** Opening Available data block **

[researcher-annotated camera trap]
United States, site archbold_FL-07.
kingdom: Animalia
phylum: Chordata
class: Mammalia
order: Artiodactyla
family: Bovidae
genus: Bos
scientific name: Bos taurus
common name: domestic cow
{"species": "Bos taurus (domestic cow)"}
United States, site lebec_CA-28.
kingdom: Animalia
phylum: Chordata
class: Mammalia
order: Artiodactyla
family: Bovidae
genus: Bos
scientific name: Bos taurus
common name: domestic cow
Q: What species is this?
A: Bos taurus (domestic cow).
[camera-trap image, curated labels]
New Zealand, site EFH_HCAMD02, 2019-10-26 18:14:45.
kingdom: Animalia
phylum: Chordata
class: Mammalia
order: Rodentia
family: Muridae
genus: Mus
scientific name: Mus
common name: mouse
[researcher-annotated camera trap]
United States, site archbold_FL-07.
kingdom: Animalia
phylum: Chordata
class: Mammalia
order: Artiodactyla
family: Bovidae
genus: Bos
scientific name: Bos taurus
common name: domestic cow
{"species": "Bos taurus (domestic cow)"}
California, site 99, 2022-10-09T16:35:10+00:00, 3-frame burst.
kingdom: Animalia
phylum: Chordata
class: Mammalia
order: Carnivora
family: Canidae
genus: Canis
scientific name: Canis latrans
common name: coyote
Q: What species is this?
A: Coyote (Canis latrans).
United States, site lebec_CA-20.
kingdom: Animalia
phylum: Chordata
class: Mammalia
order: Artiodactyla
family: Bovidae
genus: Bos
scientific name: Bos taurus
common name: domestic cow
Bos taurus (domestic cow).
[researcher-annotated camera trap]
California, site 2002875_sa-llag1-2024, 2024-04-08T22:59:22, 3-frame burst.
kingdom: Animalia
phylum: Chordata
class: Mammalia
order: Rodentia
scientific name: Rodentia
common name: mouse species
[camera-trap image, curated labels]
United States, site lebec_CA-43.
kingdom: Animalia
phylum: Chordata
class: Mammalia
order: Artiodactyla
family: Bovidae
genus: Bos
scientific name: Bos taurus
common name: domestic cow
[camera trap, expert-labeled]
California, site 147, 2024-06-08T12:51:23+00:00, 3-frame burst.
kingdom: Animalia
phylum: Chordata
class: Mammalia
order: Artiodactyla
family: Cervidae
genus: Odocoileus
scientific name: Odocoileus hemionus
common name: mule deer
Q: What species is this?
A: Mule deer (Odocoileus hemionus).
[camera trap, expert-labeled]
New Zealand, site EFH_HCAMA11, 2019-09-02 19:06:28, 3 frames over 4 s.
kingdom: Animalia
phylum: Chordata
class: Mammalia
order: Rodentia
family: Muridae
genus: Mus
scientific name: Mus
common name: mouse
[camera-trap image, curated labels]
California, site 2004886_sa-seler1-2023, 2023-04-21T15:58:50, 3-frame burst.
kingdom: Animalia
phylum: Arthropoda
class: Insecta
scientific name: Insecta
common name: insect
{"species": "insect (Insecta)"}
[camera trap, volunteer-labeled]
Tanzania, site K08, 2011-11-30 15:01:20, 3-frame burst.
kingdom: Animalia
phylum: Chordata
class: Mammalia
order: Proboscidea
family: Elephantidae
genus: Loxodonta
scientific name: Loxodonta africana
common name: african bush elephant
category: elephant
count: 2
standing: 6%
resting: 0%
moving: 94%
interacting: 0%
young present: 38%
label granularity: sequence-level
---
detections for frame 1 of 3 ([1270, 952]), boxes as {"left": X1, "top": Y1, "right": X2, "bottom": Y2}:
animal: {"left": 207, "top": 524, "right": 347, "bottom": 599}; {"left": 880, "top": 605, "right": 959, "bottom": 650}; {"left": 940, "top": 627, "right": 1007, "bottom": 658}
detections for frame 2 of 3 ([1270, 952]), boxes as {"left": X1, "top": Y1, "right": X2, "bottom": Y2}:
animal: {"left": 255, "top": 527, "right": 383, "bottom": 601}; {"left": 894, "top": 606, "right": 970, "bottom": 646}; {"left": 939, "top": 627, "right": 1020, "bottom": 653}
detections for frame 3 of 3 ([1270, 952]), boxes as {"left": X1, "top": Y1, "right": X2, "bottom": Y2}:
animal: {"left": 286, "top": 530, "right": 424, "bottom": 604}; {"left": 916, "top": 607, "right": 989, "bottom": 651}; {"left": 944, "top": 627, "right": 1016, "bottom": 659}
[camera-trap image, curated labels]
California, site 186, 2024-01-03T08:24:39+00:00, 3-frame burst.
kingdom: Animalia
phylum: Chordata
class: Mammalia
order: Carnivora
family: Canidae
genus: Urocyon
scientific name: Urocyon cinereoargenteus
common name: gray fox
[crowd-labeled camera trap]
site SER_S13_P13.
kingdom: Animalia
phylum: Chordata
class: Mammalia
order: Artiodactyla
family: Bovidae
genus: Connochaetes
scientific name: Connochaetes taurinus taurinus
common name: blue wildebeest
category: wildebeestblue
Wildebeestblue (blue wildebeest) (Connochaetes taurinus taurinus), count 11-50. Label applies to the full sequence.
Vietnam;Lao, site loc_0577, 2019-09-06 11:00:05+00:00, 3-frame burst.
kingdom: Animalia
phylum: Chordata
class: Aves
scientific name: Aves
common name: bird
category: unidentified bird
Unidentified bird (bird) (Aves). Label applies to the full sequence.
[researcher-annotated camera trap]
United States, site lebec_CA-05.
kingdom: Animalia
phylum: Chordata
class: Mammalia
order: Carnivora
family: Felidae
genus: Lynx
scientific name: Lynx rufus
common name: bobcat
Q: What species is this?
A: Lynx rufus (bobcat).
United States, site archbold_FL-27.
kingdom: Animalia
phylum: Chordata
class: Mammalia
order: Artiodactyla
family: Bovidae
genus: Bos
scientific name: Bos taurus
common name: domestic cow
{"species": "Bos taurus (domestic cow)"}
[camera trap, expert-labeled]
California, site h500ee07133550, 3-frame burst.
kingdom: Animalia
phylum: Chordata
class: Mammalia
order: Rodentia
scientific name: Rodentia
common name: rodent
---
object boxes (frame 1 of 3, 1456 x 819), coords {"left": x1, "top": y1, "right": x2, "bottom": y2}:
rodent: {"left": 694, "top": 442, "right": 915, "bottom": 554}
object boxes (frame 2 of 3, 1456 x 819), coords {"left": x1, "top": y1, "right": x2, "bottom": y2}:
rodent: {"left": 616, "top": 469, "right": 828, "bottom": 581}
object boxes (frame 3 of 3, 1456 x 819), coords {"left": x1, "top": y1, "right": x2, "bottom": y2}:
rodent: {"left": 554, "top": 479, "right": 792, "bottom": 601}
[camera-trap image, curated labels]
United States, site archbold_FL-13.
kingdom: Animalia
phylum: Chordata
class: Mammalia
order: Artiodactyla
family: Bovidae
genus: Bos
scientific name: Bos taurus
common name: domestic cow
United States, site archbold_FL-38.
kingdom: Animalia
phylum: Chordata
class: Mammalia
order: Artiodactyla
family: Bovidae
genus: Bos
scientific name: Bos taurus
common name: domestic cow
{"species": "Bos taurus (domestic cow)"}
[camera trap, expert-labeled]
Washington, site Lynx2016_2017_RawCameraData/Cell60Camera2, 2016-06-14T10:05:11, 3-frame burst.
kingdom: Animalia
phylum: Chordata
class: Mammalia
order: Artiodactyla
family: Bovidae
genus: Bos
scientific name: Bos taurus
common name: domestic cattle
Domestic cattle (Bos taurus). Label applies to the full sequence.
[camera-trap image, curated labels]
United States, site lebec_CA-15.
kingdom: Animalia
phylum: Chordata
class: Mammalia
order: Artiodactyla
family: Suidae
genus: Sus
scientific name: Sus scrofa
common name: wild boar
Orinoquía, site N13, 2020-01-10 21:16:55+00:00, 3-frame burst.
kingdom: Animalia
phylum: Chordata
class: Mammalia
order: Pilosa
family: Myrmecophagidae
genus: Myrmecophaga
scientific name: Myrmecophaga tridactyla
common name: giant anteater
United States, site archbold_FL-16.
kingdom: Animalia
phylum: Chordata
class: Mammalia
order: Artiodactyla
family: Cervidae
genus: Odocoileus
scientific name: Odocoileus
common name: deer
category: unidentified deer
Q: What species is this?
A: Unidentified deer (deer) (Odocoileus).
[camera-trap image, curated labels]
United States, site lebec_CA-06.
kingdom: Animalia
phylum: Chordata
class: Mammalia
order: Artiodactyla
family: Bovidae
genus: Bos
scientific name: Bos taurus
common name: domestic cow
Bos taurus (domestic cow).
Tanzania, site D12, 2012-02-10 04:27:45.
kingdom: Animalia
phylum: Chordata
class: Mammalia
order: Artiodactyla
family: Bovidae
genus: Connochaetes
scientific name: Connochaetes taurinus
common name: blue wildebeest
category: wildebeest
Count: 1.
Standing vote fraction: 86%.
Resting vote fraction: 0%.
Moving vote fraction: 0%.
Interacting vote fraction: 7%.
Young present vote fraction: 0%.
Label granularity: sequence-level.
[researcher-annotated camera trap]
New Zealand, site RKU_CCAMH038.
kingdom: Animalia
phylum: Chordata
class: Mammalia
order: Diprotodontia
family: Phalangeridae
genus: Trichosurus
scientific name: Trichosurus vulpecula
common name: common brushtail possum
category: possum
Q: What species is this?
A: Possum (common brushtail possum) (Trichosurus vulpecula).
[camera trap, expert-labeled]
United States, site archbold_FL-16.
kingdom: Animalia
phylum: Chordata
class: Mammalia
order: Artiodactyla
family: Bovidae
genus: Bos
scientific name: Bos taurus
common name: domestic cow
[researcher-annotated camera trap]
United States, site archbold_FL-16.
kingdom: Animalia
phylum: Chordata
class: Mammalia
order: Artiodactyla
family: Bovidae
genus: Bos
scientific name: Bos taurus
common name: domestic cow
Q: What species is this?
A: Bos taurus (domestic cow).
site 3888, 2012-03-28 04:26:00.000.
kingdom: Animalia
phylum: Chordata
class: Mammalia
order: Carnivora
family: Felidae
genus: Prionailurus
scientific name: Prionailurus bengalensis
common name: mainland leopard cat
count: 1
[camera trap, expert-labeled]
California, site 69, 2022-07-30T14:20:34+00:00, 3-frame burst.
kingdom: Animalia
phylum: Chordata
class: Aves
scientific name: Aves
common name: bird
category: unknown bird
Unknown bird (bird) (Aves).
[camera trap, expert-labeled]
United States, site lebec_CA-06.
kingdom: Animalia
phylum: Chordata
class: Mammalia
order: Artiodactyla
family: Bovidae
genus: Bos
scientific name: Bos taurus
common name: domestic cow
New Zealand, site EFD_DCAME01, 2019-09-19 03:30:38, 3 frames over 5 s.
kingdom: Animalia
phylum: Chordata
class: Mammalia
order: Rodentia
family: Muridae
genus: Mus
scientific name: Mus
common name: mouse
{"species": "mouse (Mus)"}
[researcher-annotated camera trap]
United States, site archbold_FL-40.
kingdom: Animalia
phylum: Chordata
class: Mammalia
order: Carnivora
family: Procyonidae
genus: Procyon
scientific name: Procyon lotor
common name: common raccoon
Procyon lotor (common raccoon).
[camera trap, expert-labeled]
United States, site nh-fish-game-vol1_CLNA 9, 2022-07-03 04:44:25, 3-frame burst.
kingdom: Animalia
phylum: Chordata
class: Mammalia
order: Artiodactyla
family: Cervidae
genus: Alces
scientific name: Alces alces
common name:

** Closing Available data block **

Search the entries for the word "burst". Copy every line where it occurs.

California, site 99, 2022-10-09T16:35:10+00:00, 3-frame burst.
California, site 2002875_sa-llag1-2024, 2024-04-08T22:59:22, 3-frame burst.
California, site 147, 2024-06-08T12:51:23+00:00, 3-frame burst.
California, site 2004886_sa-seler1-2023, 2023-04-21T15:58:50, 3-frame burst.
Tanzania, site K08, 2011-11-30 15:01:20, 3-frame burst.
California, site 186, 2024-01-03T08:24:39+00:00, 3-frame burst.
Vietnam;Lao, site loc_0577, 2019-09-06 11:00:05+00:00, 3-frame burst.
California, site h500ee07133550, 3-frame burst.
Washington, site Lynx2016_2017_RawCameraData/Cell60Camera2, 2016-06-14T10:05:11, 3-frame burst.
Orinoquía, site N13, 2020-01-10 21:16:55+00:00, 3-frame burst.
California, site 69, 2022-07-30T14:20:34+00:00, 3-frame burst.
United States, site nh-fish-game-vol1_CLNA 9, 2022-07-03 04:44:25, 3-frame burst.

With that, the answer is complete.